Ultimately it was you who injected some logic which really helped me calm down. The situation was so chaotic and intense in my mind that I would have resorted to self harm to shut my mind up, had I not been able to process your arguments encouraging me to be more open to my partner's friends. Back then I wasn't aware that I was just experiencing the conundrum of b&w thinking. There's so much more clarity in thinking now that I'm aware and can recognize it happening. Indeed it can be a mind bending experience that can leave one with the feeling that their world has been turned upside down.


----------



## john117 (May 20, 2013)

Great questions.

A mental model is sort of like an app on your smartphone. You choose the proper one, provide inputs, and your brain does the work. 

These models are either there as part of our genetic programming or develop as we get older. Experience, training, and such help us choose the proper model and parameters. 

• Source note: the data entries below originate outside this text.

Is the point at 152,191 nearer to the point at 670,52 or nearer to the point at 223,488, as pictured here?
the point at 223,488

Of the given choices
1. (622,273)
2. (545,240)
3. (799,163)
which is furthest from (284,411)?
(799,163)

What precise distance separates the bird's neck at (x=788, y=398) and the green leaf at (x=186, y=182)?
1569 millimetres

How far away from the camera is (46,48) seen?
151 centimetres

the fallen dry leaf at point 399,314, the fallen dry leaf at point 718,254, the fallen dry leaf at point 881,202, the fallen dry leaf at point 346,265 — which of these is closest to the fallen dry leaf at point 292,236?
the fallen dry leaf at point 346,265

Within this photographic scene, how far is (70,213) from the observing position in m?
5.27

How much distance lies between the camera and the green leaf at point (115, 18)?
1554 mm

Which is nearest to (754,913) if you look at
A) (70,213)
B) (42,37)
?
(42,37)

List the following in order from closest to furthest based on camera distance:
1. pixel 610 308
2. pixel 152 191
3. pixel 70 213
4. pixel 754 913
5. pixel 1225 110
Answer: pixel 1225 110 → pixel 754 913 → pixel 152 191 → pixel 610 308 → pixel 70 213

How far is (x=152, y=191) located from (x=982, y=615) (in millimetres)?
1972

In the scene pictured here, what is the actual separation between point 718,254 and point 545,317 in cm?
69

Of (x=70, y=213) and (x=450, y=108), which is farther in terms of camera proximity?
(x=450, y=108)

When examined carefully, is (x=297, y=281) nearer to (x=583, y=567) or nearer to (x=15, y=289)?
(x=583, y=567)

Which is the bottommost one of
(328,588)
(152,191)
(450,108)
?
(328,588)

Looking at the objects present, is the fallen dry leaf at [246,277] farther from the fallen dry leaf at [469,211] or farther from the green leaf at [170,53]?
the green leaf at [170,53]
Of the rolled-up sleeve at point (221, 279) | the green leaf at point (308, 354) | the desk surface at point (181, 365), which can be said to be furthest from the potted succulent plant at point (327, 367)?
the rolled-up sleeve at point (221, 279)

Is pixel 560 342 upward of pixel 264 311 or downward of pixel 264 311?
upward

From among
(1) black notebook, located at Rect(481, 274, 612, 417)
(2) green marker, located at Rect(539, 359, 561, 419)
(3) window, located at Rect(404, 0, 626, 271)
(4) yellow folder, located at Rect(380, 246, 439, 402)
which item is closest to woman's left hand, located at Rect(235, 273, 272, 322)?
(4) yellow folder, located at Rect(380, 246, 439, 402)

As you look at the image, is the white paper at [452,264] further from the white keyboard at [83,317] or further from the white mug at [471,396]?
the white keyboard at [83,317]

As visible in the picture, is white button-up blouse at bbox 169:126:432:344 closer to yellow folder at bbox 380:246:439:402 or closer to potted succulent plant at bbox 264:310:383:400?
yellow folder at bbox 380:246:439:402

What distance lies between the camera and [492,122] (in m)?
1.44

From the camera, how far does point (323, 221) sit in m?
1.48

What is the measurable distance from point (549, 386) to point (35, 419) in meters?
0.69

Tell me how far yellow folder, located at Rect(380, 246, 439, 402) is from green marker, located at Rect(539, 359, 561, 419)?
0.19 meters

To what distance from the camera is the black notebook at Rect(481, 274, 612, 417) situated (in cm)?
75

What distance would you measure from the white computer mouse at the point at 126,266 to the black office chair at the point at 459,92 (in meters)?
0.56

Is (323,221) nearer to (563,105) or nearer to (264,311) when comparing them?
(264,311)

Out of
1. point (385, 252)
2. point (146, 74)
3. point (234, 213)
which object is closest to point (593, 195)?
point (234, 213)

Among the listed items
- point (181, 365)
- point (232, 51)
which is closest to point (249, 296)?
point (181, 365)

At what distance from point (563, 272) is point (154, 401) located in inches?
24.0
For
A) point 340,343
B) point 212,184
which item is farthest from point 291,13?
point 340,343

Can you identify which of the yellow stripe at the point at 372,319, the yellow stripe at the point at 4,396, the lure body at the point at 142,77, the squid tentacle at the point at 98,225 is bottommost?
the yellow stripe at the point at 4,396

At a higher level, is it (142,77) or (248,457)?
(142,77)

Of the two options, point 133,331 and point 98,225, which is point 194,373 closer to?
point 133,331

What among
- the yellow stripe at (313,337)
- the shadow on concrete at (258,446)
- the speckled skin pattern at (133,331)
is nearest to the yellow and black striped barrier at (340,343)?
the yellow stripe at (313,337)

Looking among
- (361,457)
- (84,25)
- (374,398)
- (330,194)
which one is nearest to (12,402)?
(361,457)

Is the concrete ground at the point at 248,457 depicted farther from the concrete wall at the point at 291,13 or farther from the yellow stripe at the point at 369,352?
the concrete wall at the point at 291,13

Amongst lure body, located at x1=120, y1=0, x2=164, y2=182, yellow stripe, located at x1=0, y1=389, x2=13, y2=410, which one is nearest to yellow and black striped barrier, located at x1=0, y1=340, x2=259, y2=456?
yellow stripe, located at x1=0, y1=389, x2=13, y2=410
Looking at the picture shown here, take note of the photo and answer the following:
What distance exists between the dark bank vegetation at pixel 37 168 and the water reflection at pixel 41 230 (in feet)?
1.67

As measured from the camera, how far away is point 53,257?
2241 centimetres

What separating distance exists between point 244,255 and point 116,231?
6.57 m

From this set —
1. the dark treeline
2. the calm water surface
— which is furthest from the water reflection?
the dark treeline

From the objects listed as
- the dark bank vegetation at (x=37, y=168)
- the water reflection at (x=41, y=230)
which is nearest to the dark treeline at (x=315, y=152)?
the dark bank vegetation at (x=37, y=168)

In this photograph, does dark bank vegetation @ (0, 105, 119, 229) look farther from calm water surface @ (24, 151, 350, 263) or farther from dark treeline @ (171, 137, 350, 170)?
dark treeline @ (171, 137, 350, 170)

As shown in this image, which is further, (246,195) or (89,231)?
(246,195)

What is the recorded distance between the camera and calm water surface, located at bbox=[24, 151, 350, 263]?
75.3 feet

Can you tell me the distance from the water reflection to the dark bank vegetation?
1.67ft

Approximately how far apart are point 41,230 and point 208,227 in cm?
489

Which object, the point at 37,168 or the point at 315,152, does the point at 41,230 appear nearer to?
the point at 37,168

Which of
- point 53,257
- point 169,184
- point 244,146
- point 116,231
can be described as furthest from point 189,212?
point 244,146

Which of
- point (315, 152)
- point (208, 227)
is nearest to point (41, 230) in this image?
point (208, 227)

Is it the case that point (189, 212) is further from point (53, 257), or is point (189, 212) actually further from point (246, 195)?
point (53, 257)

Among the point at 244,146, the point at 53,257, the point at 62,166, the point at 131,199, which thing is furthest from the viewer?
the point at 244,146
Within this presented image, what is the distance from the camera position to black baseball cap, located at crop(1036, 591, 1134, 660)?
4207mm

Stress tends to make us take shortcuts unless we have training or experience. consider driving on snow and slipping a bit. Instinct will want you to stop ie use brakes. Training may tell you to steer and even use gas! There's no reptilian brain in action, just that stress overpowers other considerations.

As we grow our mental models are refined and we get better at choosing the right ones. 

Mental models have been studied to oblivion and back. I could provide scholarly references but the Farnam Street has done a great job explaining it in plain English:

https://www.fs.blog/mental-models/

A lot of what we call instinct is simply people using basic rules to connect things. And it's all experience based. I was apartment hunting for my daughter and as always called the utilities to get a picture of average yearly bills. One place she was very interested came back with a curious response. Nobody stayed there for more than 6 or 8 months, lots of transients. To a 22 year old this is not an issue, but to a mid 50s guy that's a huge red flag. It's not instinct telling you it's a bad place, rather, it's linking other mental models together like a cascade. These connections are the key part, just like doing a math problem.


----------



## SpinyNorman (Jan 24, 2018)

inmyprime said:


> Don't forget that rational Bob has only been around thousands of years whereas animal Bob's existence is measured in millions.


Not sure what you mean, **** sapiens is not thought to be more than a few hundred thousand years old. Most scientists believe that the earliest **** sapiens had the same brain that you and I do. If you're going to compare yourself to pre-human ancestors, where does that stop? Do you compare yourself to a jar of amino acids?

You're kind of like an airplane, you have instruments and a window you can look out of and you're wise to consult all of them.


----------



## purplesunsets (Feb 26, 2018)

Interesting post! I can relate to some of your post but not all of it. At one point you said you don't know which is the real you: the logical or the emotional. I've often struggled with this. When I began meditating, I started to realize that my thoughts ARE NOT me..and that was when I could begin to separate what was not me from what is me. For example, when a thought pops into my head, it could be emotional or logical (I think intuition and instincts don't often present themselves as thoughts but as physical reactions), I can recognize it for what it is...simply a thought.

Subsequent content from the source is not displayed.